## Set problem
Retype the records below word for word, beginning at the line that contains "Among the group of items" and stopping after the line that contains "which is uppermost?".
┄┄┄┄┄┄
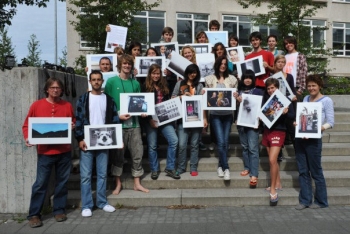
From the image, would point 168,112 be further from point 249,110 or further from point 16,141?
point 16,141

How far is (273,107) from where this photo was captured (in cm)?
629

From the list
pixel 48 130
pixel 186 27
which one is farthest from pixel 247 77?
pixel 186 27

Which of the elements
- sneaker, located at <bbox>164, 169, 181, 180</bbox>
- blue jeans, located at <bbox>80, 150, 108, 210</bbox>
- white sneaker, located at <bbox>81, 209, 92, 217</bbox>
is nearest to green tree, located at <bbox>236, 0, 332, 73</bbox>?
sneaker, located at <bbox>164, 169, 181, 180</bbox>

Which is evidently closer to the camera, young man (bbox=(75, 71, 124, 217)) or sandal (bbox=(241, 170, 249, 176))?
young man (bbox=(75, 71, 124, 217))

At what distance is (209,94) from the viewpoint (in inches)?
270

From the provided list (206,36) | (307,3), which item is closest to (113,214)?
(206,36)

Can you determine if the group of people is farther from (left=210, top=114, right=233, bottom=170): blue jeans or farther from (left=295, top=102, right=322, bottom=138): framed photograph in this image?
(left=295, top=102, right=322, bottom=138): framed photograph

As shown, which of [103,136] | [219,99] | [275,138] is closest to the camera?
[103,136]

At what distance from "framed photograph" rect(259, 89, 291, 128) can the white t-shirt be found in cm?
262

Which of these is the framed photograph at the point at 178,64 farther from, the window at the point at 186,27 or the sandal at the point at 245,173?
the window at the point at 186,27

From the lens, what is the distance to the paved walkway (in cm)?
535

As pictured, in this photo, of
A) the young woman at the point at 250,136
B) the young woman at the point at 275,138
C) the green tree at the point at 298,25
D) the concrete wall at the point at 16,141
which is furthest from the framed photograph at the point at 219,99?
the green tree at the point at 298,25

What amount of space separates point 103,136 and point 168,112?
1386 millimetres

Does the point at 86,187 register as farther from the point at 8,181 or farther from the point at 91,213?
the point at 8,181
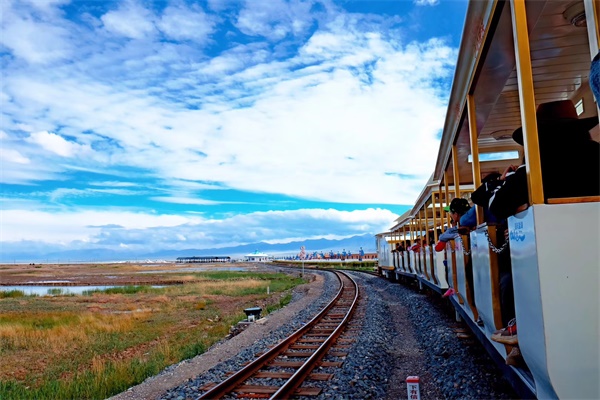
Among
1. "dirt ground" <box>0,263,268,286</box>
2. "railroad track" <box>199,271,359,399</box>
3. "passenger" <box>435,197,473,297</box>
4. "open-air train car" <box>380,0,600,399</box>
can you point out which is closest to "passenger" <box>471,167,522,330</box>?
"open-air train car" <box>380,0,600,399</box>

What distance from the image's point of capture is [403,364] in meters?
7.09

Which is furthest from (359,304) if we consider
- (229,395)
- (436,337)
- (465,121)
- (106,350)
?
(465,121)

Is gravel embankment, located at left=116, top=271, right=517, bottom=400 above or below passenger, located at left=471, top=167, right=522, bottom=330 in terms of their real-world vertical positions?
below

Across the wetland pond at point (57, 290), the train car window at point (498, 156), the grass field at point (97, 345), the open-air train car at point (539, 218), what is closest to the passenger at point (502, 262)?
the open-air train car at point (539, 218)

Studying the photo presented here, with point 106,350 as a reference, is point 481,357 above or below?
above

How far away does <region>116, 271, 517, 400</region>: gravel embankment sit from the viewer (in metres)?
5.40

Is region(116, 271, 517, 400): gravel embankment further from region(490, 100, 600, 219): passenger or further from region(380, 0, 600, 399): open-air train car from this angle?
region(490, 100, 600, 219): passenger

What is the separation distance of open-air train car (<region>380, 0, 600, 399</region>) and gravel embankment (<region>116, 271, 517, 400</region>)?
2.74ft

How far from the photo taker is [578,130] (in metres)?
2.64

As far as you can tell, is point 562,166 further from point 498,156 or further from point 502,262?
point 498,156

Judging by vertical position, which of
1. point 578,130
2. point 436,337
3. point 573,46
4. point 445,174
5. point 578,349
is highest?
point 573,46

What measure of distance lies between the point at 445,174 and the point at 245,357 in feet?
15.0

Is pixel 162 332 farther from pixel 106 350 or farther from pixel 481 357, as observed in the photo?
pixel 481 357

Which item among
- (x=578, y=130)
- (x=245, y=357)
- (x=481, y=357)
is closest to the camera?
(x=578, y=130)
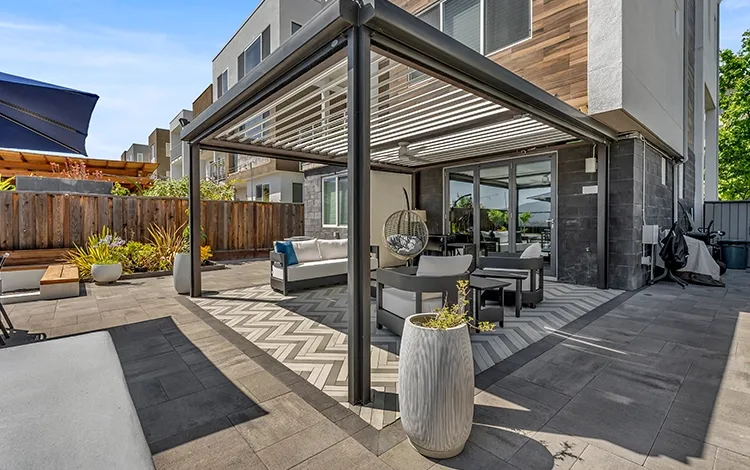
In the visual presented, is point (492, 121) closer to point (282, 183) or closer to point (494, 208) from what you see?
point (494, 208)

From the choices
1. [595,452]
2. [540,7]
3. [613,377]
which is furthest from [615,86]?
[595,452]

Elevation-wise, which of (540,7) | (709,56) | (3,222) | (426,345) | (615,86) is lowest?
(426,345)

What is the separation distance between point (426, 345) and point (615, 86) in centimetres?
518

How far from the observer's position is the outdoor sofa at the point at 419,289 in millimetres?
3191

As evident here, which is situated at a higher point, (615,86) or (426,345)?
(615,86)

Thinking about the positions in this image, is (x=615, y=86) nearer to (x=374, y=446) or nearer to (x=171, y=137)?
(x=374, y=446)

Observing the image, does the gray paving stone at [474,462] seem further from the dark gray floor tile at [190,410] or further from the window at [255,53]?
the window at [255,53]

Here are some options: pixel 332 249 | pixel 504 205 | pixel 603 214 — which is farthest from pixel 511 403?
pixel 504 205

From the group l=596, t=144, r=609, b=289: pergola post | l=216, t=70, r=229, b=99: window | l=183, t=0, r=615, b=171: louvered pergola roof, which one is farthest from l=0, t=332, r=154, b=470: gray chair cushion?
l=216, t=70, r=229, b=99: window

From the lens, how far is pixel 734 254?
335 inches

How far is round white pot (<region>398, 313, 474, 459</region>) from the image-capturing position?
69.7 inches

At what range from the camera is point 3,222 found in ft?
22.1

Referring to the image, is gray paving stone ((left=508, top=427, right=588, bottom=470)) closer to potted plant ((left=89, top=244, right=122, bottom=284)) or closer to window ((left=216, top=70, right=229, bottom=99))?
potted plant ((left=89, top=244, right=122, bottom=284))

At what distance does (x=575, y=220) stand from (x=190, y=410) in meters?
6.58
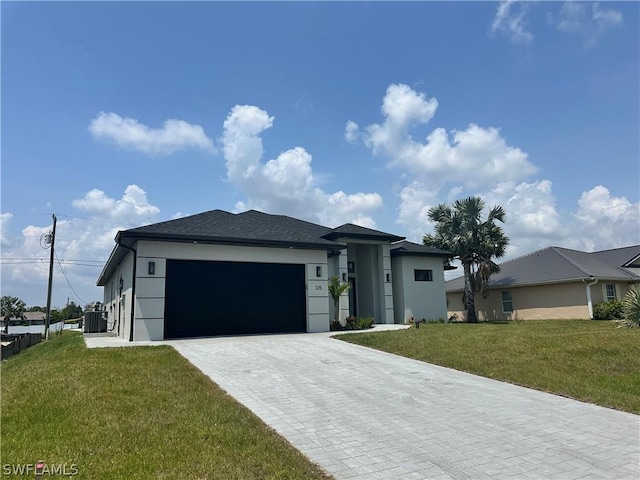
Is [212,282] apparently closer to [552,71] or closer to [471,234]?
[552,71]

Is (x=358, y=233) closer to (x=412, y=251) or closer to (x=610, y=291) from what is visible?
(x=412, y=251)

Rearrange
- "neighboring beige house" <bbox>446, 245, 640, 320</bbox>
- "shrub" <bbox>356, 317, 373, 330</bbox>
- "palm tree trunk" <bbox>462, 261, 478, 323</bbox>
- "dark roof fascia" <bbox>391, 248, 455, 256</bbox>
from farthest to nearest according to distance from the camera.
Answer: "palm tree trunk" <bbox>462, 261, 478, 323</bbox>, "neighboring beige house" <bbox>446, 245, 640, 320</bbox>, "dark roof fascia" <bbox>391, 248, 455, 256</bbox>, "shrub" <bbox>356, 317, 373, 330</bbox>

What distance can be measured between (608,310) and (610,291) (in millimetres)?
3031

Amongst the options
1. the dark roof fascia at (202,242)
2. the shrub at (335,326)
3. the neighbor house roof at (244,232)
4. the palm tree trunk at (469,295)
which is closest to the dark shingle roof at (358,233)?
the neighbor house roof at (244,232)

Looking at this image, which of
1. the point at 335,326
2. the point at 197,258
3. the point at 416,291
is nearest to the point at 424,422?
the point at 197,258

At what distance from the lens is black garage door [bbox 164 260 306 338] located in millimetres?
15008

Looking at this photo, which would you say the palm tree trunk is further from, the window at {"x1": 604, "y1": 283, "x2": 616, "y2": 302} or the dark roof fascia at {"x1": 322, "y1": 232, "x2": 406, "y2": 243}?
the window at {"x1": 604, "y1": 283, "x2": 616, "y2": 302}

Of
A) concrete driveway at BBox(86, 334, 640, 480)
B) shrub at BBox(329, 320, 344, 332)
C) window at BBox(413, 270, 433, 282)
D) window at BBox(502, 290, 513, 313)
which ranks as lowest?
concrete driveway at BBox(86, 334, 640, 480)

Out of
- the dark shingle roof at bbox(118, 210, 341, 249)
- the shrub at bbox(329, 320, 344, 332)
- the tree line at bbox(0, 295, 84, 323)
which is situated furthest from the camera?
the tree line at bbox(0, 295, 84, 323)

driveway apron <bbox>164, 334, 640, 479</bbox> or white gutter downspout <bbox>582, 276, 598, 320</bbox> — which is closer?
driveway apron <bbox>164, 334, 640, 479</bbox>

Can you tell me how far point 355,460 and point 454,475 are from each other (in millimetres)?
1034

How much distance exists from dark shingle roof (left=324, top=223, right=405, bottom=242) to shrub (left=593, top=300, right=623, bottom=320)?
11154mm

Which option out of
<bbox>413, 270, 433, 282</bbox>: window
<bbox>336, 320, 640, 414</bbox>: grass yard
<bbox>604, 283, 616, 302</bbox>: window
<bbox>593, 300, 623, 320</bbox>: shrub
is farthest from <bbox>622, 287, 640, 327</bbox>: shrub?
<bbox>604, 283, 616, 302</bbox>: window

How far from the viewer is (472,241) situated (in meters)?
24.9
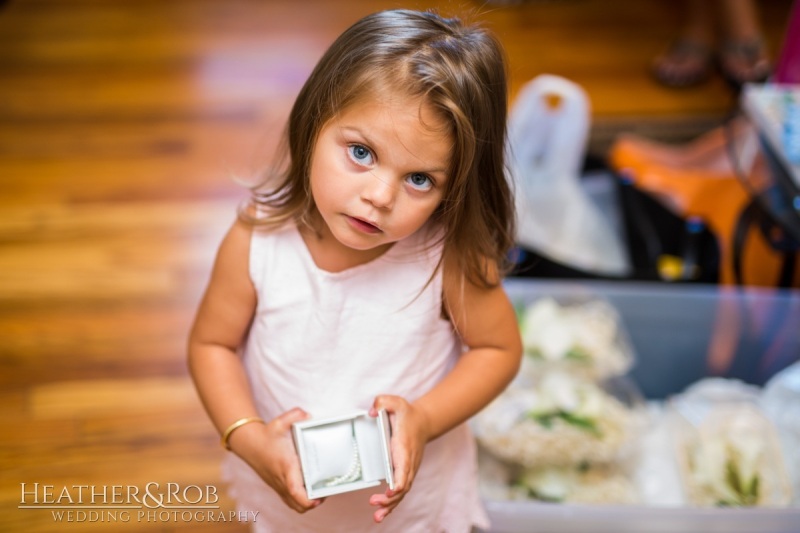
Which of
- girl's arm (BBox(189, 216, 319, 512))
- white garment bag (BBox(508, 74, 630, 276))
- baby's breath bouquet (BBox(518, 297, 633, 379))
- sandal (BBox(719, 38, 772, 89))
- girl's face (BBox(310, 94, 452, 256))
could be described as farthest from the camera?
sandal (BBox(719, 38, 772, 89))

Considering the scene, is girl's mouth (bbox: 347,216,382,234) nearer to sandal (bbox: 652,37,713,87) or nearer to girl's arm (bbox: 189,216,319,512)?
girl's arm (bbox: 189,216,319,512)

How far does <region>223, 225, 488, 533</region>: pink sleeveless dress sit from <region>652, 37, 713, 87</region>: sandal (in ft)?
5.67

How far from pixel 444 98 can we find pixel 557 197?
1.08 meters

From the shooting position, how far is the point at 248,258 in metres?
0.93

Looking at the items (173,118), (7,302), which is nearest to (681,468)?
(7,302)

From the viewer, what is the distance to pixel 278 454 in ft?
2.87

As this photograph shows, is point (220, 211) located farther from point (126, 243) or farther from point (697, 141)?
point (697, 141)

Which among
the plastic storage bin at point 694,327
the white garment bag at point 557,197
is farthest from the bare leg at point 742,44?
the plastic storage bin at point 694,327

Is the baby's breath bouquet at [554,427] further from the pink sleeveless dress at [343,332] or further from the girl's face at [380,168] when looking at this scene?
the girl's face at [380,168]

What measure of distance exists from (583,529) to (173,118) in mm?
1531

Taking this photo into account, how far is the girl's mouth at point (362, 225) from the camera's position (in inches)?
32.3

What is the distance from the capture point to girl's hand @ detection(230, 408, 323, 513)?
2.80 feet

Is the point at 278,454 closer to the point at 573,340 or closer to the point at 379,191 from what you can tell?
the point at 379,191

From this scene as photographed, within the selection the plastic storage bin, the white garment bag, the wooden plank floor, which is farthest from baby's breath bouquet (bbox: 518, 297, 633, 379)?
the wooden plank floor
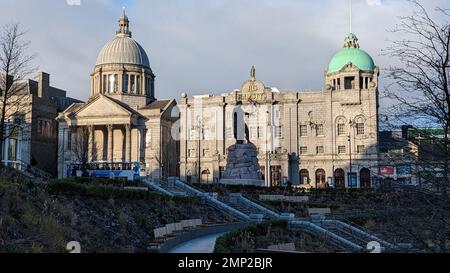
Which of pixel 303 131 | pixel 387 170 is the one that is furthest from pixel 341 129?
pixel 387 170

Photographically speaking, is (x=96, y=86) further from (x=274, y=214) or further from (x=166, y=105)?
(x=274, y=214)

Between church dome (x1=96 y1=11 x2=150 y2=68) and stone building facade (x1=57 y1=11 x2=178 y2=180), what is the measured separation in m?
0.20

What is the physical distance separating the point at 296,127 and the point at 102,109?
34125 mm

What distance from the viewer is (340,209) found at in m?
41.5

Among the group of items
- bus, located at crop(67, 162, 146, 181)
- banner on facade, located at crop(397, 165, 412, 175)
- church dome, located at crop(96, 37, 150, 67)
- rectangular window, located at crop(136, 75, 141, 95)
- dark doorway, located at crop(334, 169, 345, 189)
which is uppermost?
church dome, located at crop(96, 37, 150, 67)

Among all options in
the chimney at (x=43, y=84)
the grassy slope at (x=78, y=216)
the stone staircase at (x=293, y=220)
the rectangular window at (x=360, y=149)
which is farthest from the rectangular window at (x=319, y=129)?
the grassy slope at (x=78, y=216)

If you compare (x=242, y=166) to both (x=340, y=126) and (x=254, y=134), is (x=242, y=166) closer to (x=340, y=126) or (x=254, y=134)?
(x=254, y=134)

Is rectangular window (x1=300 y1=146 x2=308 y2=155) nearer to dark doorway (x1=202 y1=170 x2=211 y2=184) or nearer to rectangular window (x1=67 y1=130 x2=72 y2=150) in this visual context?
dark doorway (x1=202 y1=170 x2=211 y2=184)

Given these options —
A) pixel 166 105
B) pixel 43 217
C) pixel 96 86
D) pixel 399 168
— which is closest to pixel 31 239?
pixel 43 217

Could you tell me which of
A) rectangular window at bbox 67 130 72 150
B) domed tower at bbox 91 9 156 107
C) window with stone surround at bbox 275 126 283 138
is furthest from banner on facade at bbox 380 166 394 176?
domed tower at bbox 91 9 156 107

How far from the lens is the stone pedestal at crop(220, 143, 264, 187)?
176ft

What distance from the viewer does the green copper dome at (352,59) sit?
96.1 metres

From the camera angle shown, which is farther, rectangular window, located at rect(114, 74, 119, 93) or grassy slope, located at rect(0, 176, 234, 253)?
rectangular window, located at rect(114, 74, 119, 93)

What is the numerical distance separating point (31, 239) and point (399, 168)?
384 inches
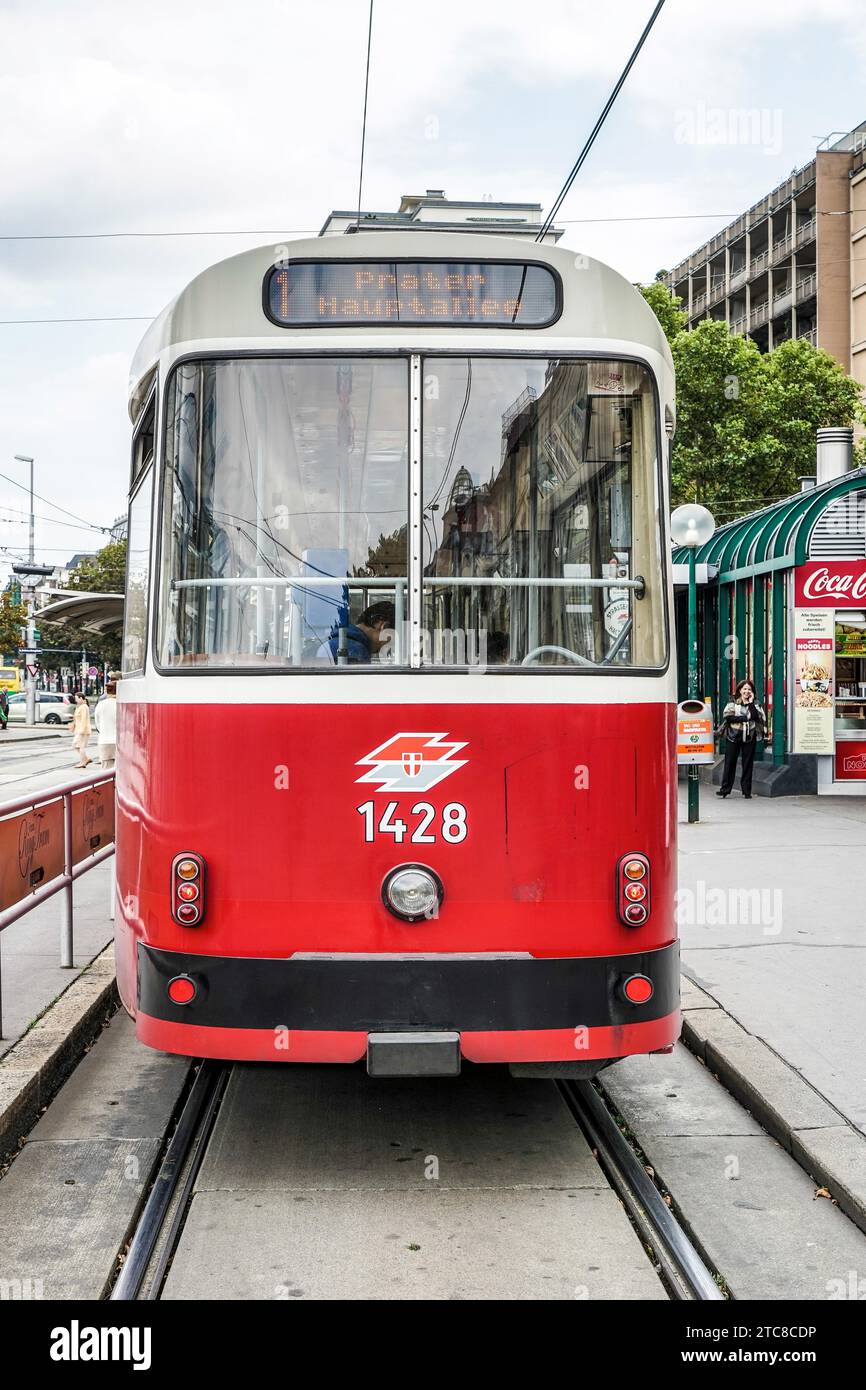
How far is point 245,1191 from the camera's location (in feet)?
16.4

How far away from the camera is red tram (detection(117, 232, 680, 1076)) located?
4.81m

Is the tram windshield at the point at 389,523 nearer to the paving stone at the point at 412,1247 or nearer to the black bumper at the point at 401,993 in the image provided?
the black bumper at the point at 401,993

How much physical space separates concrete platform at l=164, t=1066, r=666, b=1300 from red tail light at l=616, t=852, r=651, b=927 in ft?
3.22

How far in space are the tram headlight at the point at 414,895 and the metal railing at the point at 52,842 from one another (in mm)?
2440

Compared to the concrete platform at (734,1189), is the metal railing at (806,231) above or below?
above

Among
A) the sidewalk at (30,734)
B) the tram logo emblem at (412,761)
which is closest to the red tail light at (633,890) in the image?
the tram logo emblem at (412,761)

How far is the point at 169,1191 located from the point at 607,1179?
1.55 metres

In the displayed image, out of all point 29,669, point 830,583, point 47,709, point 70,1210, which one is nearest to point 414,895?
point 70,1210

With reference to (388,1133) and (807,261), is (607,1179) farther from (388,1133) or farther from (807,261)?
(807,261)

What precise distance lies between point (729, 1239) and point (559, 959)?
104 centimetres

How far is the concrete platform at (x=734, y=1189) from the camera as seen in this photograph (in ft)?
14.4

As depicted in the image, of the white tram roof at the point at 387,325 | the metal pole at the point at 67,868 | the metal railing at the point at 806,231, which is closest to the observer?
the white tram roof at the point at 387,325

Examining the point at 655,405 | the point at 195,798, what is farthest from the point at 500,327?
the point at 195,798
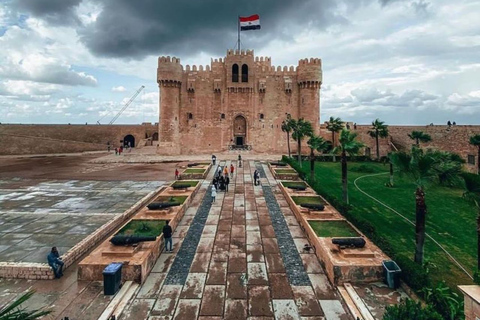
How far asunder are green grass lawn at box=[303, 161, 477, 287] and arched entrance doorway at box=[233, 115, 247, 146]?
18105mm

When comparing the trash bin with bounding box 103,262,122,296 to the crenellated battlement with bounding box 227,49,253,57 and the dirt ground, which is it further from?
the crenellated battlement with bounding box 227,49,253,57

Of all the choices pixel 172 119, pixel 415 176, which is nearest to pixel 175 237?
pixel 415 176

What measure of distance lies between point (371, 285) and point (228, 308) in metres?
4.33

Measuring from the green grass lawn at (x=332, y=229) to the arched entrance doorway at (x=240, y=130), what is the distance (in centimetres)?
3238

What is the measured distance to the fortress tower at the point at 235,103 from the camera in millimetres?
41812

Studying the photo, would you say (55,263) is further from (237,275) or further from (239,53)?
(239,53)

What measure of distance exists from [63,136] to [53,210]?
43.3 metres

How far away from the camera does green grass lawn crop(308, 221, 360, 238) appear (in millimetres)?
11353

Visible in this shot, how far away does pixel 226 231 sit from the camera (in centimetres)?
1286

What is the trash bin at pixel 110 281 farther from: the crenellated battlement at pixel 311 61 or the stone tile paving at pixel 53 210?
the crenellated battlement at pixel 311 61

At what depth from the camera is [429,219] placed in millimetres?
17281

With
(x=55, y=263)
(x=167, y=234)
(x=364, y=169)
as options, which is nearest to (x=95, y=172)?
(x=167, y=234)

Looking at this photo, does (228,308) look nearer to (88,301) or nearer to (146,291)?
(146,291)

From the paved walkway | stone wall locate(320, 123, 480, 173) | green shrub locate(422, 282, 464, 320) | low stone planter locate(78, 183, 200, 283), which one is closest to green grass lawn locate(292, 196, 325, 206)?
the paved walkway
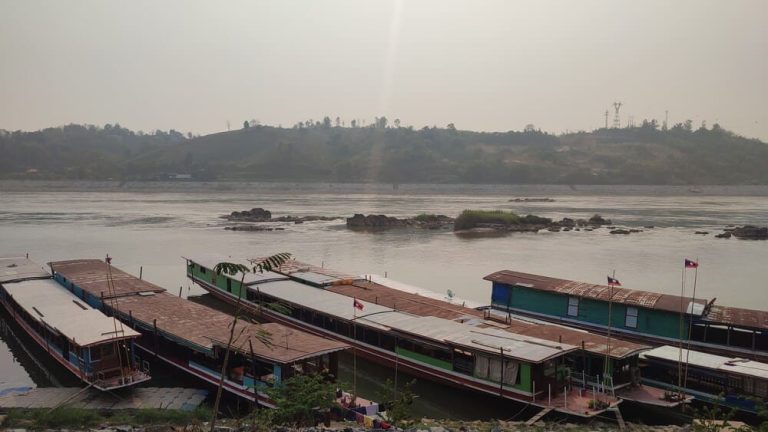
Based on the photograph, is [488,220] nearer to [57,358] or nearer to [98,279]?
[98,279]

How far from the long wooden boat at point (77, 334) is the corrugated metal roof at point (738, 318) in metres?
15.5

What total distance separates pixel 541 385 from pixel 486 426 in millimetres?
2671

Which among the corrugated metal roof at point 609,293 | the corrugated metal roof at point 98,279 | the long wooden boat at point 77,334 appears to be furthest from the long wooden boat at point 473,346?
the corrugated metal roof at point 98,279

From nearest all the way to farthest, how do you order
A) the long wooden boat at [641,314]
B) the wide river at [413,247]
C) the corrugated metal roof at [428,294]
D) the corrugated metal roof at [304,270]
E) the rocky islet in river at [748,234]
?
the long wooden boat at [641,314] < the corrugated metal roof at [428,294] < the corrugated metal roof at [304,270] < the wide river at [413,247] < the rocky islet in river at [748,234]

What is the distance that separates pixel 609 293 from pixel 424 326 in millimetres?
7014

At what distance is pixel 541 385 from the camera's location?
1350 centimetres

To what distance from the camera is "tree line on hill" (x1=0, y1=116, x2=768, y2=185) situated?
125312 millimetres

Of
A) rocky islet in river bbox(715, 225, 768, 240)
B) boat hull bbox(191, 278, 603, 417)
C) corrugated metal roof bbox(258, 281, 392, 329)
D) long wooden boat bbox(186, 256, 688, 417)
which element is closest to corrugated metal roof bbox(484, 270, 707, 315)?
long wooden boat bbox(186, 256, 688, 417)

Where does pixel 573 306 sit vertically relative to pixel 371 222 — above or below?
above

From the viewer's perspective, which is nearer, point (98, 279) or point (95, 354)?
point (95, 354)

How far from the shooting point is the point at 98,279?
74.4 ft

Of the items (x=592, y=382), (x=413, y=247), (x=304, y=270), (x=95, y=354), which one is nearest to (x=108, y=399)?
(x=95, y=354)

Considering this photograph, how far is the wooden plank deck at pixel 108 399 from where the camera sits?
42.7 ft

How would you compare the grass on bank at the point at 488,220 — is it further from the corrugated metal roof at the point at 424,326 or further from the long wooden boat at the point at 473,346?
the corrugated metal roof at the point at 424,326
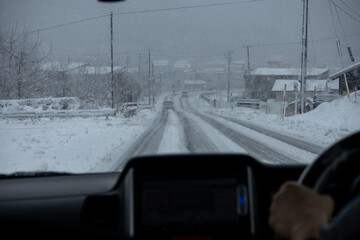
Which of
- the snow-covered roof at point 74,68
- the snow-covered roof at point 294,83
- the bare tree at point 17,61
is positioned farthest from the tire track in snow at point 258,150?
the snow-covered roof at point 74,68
┄┄┄┄┄┄
## The response
Among the group of items
- bus, located at crop(67, 162, 146, 181)
- banner on facade, located at crop(397, 165, 412, 175)
- church dome, located at crop(96, 37, 150, 67)
- rectangular window, located at crop(136, 75, 141, 95)
- dark doorway, located at crop(334, 169, 345, 189)
which is uppermost?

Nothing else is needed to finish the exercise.